İFTAR SAATLERİ SEVİNÇ VE SAADET ANLARIDIR
Her günü ve her anı, haz ve huzur zamanı olan Ramazanı amacına uygun davranışlarla değerlendirmenin gayret ve kararlılığı içinde olan YOYAV, dostlarıyla mensuplarını iftar sofralarında buluşturup dostluk ve kardeşlik bağlarını pekiştirmeye yönelik çaba ve çalışmalarını sürdürmektedir. İlk iftarını, evveli rahmet, ortası mağfiret ve sonu cehennemden kurtuluş olan bu mübarek ayın rahmet diliminin sekizinci günü olan 27 Temmuz 2012 Cuma günü Risiss Oteli’nde davasına destek veren bürokratlarla vakıf, dernek, sendika ve benzeri sivil toplum örgütlerinin başkan ve temsilcilerine vermişti.
İkincisini de mağfiret diliminin 5. günü olan 3 Ağustos 2012 Cuma (Ramazanın onbeşinci) günü aynı otelde verdi.

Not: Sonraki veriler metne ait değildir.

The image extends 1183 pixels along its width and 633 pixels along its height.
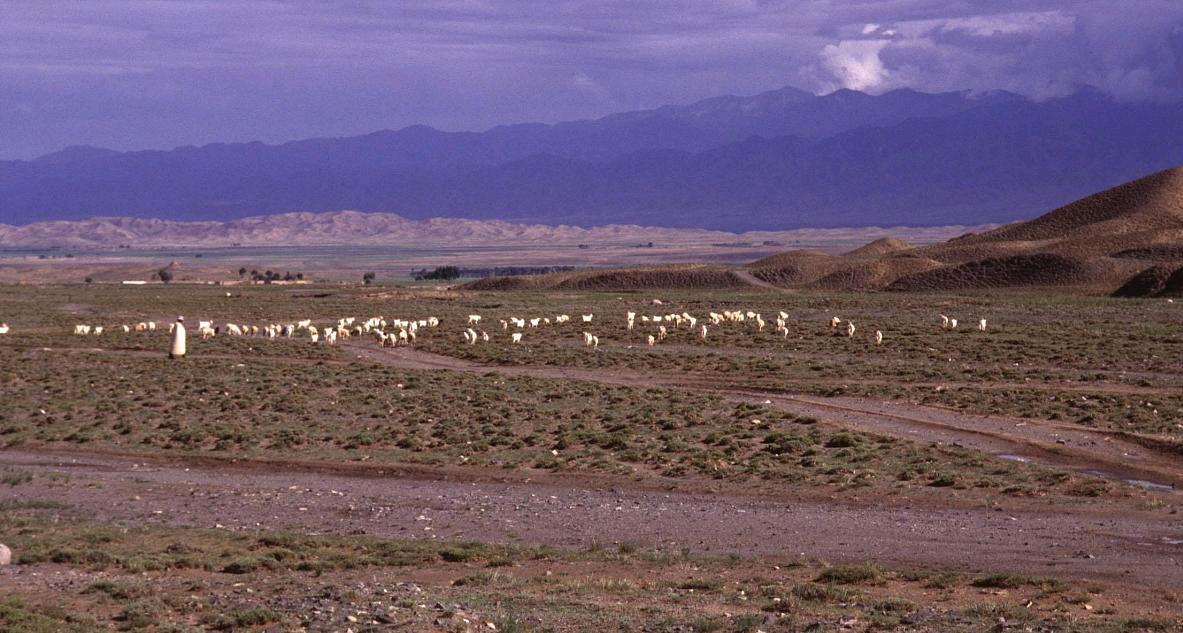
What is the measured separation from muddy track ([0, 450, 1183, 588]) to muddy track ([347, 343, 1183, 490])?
319cm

Bazı hayırsever ve vakıf üyeleri ile kurs öğretmenleri ve kursiyerlerin katıldığı bu iftarda konuklarıyla ayrı ayrı ilgilenen YOYAV Genel Başkanı Dr. İbrahim Ateş, yaptığı yemek duasından sonra misafirlerine minnet ve şükran duygularını dilegetirdiği mesaj yüklü konuşmasında şu cümlelere yer verdi:
“Kıymetli konuklar, değerli dostlar, sevgili kardeşlerim!
Ramazan-ı şerifin onbeşinci gününde ve ikinci dilimi olan mağfiret diliminin yarısında yaşadığımız iftar sevincini siz saygıdeğer konuklarımızla paylaşmanın haz ve huzuru içinde hepinizi hürmet ve muhabbetle selamlıyor, iftarımızı onurlandırmanızdan dolayı takdir ve teşekkürlerimizi arzederek hoşgeldiniz diyorum.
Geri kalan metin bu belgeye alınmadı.